— START OF Data listing —

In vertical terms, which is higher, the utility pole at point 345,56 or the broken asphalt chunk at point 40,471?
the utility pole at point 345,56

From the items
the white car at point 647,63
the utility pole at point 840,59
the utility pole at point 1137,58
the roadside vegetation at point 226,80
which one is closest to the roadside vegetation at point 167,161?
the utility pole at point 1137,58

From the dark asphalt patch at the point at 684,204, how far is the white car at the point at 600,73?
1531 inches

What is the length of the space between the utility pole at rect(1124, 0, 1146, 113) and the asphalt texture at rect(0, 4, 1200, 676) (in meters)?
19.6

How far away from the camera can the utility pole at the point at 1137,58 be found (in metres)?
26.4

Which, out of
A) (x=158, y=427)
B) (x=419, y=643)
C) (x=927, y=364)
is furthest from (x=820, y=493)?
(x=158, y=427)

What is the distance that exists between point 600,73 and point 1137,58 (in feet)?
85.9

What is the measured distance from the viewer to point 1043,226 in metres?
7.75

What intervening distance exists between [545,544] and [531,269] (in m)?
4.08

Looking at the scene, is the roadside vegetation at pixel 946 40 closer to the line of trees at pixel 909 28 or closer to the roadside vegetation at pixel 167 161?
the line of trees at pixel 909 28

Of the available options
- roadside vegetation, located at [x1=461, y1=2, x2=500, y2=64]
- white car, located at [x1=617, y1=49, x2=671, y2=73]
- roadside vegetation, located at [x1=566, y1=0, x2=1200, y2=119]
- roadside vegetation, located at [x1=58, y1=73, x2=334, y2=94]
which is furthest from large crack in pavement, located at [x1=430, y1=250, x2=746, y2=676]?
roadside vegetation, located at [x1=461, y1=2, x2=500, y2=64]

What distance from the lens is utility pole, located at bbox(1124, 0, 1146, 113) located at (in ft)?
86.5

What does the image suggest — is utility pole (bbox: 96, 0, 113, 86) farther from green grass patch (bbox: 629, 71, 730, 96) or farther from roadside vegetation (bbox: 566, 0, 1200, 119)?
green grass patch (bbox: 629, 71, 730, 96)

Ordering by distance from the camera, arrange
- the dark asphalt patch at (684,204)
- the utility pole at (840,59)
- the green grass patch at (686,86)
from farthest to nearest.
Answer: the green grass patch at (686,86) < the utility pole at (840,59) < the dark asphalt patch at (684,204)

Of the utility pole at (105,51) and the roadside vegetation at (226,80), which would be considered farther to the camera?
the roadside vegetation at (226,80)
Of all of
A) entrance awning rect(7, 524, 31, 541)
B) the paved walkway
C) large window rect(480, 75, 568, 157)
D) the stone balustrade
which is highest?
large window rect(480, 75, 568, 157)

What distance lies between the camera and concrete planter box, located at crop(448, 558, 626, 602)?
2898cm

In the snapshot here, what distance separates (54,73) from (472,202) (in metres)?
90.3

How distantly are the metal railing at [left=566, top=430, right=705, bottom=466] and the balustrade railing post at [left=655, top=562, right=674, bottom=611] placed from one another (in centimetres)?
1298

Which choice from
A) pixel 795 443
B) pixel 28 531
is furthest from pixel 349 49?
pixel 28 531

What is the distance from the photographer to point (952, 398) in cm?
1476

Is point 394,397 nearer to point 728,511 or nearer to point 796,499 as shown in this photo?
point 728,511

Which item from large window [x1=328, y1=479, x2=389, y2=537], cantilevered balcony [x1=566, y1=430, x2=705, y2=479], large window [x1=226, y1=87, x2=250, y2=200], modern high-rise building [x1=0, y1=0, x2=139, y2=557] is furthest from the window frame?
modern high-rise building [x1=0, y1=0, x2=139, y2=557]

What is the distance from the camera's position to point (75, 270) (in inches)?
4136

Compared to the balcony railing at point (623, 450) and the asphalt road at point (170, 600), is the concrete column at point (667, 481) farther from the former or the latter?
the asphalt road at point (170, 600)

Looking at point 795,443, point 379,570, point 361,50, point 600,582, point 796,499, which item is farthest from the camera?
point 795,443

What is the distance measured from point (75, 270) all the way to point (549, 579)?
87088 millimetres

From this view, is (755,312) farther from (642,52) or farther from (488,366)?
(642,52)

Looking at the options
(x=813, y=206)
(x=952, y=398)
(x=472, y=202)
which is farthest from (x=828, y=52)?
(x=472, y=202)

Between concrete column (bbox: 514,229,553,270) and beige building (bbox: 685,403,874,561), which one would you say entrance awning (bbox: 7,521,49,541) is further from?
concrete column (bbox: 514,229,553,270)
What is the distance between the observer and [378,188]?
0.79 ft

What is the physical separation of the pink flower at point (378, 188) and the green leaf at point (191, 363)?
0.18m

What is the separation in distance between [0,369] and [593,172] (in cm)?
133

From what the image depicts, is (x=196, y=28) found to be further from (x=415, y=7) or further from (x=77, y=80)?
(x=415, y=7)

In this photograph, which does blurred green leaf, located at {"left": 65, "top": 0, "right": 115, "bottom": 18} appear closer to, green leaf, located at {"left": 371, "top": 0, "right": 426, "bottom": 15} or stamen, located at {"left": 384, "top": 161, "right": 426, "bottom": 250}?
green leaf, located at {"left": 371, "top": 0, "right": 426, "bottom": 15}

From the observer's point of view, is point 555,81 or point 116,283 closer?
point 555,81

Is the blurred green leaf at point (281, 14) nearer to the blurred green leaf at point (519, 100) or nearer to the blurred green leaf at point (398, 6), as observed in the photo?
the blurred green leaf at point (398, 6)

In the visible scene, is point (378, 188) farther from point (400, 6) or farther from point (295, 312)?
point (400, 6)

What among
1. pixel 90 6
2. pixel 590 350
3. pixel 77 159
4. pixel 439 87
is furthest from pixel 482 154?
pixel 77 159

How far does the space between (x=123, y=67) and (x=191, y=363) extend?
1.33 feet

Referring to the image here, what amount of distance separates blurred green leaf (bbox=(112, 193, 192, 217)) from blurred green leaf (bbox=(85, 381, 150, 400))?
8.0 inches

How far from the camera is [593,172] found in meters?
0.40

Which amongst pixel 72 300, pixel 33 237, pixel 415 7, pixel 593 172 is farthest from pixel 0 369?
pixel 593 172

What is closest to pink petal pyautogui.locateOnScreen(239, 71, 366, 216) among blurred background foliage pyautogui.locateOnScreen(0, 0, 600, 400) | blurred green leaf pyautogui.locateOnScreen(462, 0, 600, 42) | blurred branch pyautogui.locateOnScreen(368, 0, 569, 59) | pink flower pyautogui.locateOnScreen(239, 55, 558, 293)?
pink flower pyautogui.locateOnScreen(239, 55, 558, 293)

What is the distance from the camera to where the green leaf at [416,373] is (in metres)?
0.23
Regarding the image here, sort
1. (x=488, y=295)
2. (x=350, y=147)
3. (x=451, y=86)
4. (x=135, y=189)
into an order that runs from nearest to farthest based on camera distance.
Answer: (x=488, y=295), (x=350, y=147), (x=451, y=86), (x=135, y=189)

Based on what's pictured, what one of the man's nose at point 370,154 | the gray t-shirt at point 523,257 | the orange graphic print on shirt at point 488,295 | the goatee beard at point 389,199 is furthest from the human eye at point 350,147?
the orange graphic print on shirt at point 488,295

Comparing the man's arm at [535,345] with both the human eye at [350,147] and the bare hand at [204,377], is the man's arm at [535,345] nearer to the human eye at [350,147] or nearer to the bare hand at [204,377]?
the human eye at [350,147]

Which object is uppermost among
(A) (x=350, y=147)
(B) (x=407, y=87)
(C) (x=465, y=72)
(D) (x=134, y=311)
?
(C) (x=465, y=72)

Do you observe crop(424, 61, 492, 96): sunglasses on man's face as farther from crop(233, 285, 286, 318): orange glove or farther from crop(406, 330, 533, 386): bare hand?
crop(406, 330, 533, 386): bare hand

— END OF Data listing —

Work to complete →
The records above should be repeated in full, exactly as given.

Completed task →
In vertical terms, which is higher, the utility pole at point 345,56 or the broken asphalt chunk at point 40,471?
the utility pole at point 345,56

From the items
the white car at point 647,63
the utility pole at point 840,59
the utility pole at point 1137,58
the roadside vegetation at point 226,80
which one is closest to the roadside vegetation at point 167,161?
the utility pole at point 1137,58

From the dark asphalt patch at the point at 684,204, how far is the white car at the point at 600,73?
1531 inches

What is the length of the space between the utility pole at rect(1124, 0, 1146, 113) and the asphalt texture at rect(0, 4, 1200, 676) (in meters)?
19.6

How far away from the camera can the utility pole at the point at 1137,58 be found (in metres)?
26.4

Which, out of
A) (x=158, y=427)
B) (x=419, y=643)
C) (x=927, y=364)
is furthest from (x=820, y=493)?
(x=158, y=427)

What is the distance that exists between point 600,73 and point 1137,58 (in feet)?
85.9

What is the measured distance from the viewer to point 1043,226 in metres?
7.75

What intervening distance exists between [545,544] and [531,269] (in m)?
4.08

Looking at the scene, is the roadside vegetation at pixel 946 40 closer to the line of trees at pixel 909 28 or closer to the roadside vegetation at pixel 167 161?
the line of trees at pixel 909 28

Of the available options
- roadside vegetation, located at [x1=461, y1=2, x2=500, y2=64]
- white car, located at [x1=617, y1=49, x2=671, y2=73]
- roadside vegetation, located at [x1=566, y1=0, x2=1200, y2=119]
- roadside vegetation, located at [x1=58, y1=73, x2=334, y2=94]
which is furthest from large crack in pavement, located at [x1=430, y1=250, x2=746, y2=676]?
roadside vegetation, located at [x1=461, y1=2, x2=500, y2=64]

What distance from the lens is utility pole, located at bbox(1124, 0, 1146, 113) located at (in ft)?
86.5

What does the image suggest — is utility pole (bbox: 96, 0, 113, 86) farther from green grass patch (bbox: 629, 71, 730, 96) or farther from roadside vegetation (bbox: 566, 0, 1200, 119)?
green grass patch (bbox: 629, 71, 730, 96)

Ordering by distance from the camera, arrange
- the dark asphalt patch at (684,204)
- the utility pole at (840,59)
- the green grass patch at (686,86)
from farthest to nearest.
Answer: the green grass patch at (686,86) < the utility pole at (840,59) < the dark asphalt patch at (684,204)

Of the utility pole at (105,51) and the roadside vegetation at (226,80), which would be considered farther to the camera?
the roadside vegetation at (226,80)
Of all of
A) entrance awning rect(7, 524, 31, 541)
B) the paved walkway
C) large window rect(480, 75, 568, 157)
D) the stone balustrade
which is highest?
large window rect(480, 75, 568, 157)

What distance lies between the camera and concrete planter box, located at crop(448, 558, 626, 602)?
2898cm

In the snapshot here, what distance separates (54,73) from (472,202) (in metres)?
90.3

How distantly are the metal railing at [left=566, top=430, right=705, bottom=466] and the balustrade railing post at [left=655, top=562, right=674, bottom=611] placed from one another (in centimetres)?
1298

Which choice from
A) pixel 795 443
B) pixel 28 531
is furthest from pixel 349 49?
pixel 28 531

What is the distance from the photographer to point (952, 398) in cm?
1476

Is point 394,397 nearer to point 728,511 or nearer to point 796,499 as shown in this photo?
point 728,511

Which item from large window [x1=328, y1=479, x2=389, y2=537], cantilevered balcony [x1=566, y1=430, x2=705, y2=479], large window [x1=226, y1=87, x2=250, y2=200], modern high-rise building [x1=0, y1=0, x2=139, y2=557] is furthest from the window frame?
modern high-rise building [x1=0, y1=0, x2=139, y2=557]

What is the distance from the camera's position to point (75, 270) (in inches)?
4136

Compared to the balcony railing at point (623, 450) and the asphalt road at point (170, 600), is the concrete column at point (667, 481) farther from the former or the latter?
the asphalt road at point (170, 600)

Looking at point 795,443, point 379,570, point 361,50, point 600,582, point 796,499, which item is farthest from the camera?
point 795,443

What is the distance measured from point (75, 270) all the way to point (549, 579)?
87088 millimetres

From this view, is (755,312) farther from (642,52) or farther from (488,366)?
(642,52)

Looking at the options
(x=813, y=206)
(x=952, y=398)
(x=472, y=202)
which is farthest from (x=828, y=52)?
(x=472, y=202)

Between concrete column (bbox: 514,229,553,270) and beige building (bbox: 685,403,874,561), which one would you say entrance awning (bbox: 7,521,49,541) is further from?
concrete column (bbox: 514,229,553,270)
What is the distance between the observer and [378,188]?
0.79 ft

What is the physical separation of the pink flower at point (378, 188) and the green leaf at point (191, 363)?
0.18m

What is the separation in distance between [0,369] and [593,172] (in cm)?
133

From what the image depicts, is (x=196, y=28) found to be further from (x=415, y=7) or further from (x=77, y=80)?
(x=415, y=7)

In this photograph, which does blurred green leaf, located at {"left": 65, "top": 0, "right": 115, "bottom": 18} appear closer to, green leaf, located at {"left": 371, "top": 0, "right": 426, "bottom": 15} or stamen, located at {"left": 384, "top": 161, "right": 426, "bottom": 250}?
green leaf, located at {"left": 371, "top": 0, "right": 426, "bottom": 15}

From the observer's point of view, is point 555,81 or point 116,283 closer?
point 555,81

Is the blurred green leaf at point (281, 14) nearer to the blurred green leaf at point (519, 100) or nearer to the blurred green leaf at point (398, 6), as observed in the photo?
the blurred green leaf at point (398, 6)

In the visible scene, is point (378, 188) farther from point (400, 6) or farther from point (295, 312)?
point (400, 6)

What among
1. pixel 90 6
2. pixel 590 350
3. pixel 77 159
4. pixel 439 87
is furthest from pixel 482 154?
pixel 77 159

How far does the space between (x=123, y=67) and (x=191, y=363) extend?
1.33 feet

Referring to the image here, what amount of distance separates blurred green leaf (bbox=(112, 193, 192, 217)) from blurred green leaf (bbox=(85, 381, 150, 400))?
8.0 inches

How far from the camera is [593,172] found in meters?
0.40

Which amongst pixel 72 300, pixel 33 237, pixel 415 7, pixel 593 172 is farthest from pixel 0 369?
pixel 593 172

What is closest to pink petal pyautogui.locateOnScreen(239, 71, 366, 216) among blurred background foliage pyautogui.locateOnScreen(0, 0, 600, 400) | blurred green leaf pyautogui.locateOnScreen(462, 0, 600, 42) | blurred branch pyautogui.locateOnScreen(368, 0, 569, 59) | pink flower pyautogui.locateOnScreen(239, 55, 558, 293)?
pink flower pyautogui.locateOnScreen(239, 55, 558, 293)

What is the distance from the camera to where the green leaf at [416,373] is (in metres)?
0.23
Regarding the image here, sort
1. (x=488, y=295)
2. (x=350, y=147)
3. (x=451, y=86)
4. (x=135, y=189)
into an order that runs from nearest to farthest based on camera distance.
Answer: (x=488, y=295), (x=350, y=147), (x=451, y=86), (x=135, y=189)

Based on what's pictured, what one of the man's nose at point 370,154 | the gray t-shirt at point 523,257 | the orange graphic print on shirt at point 488,295 | the goatee beard at point 389,199 is furthest from the human eye at point 350,147?
the orange graphic print on shirt at point 488,295

Comparing the man's arm at [535,345] with both the human eye at [350,147] and the bare hand at [204,377], is the man's arm at [535,345] nearer to the human eye at [350,147] or nearer to the bare hand at [204,377]?
the human eye at [350,147]

Which object is uppermost among
(A) (x=350, y=147)
(B) (x=407, y=87)
(C) (x=465, y=72)
(D) (x=134, y=311)
?
(C) (x=465, y=72)

Do you observe crop(424, 61, 492, 96): sunglasses on man's face as farther from crop(233, 285, 286, 318): orange glove or farther from crop(406, 330, 533, 386): bare hand?
crop(406, 330, 533, 386): bare hand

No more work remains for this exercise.